YOUR INSTRUCTIONS. Give again only those lines from the start of the entries through the line holding "genus: Psophia", leaving them as they are.

MATERIAL PROVIDED.
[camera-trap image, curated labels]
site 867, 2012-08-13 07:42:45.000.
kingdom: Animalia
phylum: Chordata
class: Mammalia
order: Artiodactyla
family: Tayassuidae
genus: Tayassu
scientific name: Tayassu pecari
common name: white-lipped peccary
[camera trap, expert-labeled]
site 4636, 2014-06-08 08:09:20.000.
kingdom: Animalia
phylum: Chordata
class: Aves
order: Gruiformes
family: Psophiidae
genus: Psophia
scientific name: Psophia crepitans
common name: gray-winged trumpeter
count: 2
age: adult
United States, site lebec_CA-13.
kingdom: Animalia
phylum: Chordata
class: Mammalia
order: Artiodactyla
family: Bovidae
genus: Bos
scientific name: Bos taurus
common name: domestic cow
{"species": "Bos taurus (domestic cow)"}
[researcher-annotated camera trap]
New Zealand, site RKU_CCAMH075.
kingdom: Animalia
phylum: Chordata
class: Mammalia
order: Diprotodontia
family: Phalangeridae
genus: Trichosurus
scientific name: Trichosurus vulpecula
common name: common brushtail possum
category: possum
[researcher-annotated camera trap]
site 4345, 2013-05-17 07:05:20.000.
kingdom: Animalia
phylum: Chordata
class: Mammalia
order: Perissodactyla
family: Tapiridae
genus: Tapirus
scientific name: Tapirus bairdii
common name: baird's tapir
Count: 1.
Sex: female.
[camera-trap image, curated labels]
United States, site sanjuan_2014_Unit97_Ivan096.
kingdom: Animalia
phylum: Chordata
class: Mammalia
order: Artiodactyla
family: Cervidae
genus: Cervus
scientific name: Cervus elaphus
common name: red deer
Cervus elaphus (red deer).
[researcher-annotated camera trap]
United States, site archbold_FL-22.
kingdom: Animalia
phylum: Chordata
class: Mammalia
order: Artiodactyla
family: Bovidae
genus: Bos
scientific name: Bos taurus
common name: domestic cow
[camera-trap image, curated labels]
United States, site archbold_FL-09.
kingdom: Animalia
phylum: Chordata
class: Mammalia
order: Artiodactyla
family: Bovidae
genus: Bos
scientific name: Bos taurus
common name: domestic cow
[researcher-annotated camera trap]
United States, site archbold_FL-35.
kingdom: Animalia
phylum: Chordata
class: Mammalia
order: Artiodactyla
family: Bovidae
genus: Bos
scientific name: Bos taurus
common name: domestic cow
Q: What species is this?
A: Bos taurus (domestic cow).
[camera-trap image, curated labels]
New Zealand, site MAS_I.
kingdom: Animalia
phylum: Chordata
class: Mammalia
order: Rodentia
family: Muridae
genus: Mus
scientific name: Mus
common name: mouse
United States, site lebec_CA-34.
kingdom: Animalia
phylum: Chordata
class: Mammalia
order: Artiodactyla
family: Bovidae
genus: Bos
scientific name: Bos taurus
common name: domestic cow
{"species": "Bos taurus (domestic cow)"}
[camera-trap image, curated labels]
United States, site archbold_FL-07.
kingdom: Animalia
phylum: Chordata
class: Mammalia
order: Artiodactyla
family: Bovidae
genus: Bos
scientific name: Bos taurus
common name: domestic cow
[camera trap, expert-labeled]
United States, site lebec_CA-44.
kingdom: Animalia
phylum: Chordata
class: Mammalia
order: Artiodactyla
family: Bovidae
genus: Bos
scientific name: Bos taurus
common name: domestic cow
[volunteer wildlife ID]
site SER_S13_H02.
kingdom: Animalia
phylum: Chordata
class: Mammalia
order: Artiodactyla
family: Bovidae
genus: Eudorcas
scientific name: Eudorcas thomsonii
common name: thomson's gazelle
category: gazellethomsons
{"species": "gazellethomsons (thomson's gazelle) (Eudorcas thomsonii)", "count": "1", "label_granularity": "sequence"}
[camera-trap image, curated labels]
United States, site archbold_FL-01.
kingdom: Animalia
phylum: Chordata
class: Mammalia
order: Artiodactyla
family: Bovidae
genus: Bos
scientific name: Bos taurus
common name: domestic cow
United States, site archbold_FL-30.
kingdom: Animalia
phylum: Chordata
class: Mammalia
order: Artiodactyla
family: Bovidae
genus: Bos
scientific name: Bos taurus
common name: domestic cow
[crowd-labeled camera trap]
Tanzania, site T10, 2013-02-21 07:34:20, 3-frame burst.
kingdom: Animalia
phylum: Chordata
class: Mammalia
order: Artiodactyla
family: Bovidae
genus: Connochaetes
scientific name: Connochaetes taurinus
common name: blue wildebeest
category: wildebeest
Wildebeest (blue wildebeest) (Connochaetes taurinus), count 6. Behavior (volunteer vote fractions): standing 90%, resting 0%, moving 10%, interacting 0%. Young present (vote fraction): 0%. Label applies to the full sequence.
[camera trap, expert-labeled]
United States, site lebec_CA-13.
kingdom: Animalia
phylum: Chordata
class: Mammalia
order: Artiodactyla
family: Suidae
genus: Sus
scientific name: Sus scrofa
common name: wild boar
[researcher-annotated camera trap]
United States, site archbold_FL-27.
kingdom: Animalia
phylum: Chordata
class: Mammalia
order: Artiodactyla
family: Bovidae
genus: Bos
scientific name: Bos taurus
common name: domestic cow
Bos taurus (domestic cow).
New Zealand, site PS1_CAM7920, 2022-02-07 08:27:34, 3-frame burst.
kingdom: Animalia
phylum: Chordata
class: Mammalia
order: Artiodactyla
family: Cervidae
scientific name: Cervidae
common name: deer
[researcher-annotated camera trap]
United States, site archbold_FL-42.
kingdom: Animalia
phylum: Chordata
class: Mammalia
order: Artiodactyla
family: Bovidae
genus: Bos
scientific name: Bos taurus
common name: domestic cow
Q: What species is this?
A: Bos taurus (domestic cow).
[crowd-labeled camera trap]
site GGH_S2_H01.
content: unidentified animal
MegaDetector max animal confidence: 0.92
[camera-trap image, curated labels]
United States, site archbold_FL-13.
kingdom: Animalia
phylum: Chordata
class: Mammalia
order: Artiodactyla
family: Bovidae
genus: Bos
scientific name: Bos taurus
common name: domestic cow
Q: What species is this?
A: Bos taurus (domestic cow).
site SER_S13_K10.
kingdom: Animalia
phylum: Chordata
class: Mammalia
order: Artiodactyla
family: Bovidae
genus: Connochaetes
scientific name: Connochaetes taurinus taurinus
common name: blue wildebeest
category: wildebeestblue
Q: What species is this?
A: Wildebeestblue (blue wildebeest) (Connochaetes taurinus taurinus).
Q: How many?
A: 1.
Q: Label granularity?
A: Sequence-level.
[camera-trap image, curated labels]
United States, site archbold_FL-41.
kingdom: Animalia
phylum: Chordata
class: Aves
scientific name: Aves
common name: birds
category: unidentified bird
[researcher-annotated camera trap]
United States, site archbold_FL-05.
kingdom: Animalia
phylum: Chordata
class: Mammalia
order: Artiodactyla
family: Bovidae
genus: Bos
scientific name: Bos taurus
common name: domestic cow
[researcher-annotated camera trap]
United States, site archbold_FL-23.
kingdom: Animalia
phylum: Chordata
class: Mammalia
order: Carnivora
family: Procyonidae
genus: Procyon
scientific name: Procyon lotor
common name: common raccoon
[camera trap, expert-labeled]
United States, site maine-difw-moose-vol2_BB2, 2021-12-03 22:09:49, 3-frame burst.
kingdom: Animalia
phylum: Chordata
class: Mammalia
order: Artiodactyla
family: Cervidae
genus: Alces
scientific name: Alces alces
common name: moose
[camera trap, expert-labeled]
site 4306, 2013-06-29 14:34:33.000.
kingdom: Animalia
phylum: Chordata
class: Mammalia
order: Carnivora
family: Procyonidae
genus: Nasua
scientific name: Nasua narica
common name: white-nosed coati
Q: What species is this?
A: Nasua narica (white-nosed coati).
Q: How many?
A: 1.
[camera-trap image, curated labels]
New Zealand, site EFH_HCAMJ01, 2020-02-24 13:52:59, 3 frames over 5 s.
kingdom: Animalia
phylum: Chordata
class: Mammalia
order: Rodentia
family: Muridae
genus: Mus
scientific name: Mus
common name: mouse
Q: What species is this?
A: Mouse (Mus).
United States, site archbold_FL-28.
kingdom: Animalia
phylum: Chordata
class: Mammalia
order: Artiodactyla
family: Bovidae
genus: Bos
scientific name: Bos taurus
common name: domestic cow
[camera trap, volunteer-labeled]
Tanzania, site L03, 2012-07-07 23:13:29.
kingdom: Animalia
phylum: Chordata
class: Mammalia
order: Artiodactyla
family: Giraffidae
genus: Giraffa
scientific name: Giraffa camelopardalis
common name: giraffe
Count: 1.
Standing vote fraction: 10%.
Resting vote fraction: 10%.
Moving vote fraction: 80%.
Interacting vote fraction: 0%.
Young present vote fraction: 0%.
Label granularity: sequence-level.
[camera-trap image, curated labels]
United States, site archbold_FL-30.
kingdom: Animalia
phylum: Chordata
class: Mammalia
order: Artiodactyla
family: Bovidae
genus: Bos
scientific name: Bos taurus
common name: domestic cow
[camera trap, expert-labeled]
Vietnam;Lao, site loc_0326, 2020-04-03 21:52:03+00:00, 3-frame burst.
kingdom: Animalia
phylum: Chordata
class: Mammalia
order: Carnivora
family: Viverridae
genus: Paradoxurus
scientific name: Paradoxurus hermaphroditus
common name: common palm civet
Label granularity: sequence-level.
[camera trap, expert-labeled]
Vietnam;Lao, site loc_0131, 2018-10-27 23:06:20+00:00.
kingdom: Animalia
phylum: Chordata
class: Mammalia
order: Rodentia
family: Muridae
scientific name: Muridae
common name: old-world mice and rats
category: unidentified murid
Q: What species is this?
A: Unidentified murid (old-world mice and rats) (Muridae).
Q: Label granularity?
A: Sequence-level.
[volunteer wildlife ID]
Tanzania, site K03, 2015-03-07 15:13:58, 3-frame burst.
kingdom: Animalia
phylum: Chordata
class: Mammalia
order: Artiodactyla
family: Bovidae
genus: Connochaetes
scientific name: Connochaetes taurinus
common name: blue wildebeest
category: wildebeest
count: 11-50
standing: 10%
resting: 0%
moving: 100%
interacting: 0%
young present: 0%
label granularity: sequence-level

RESULT OF THIS TASK.
[camera-trap image, curated labels]
site 867, 2012-08-13 07:42:45.000.
kingdom: Animalia
phylum: Chordata
class: Mammalia
order: Artiodactyla
family: Tayassuidae
genus: Tayassu
scientific name: Tayassu pecari
common name: white-lipped peccary
[camera trap, expert-labeled]
site 4636, 2014-06-08 08:09:20.000.
kingdom: Animalia
phylum: Chordata
class: Aves
order: Gruiformes
family: Psophiidae
genus: Psophia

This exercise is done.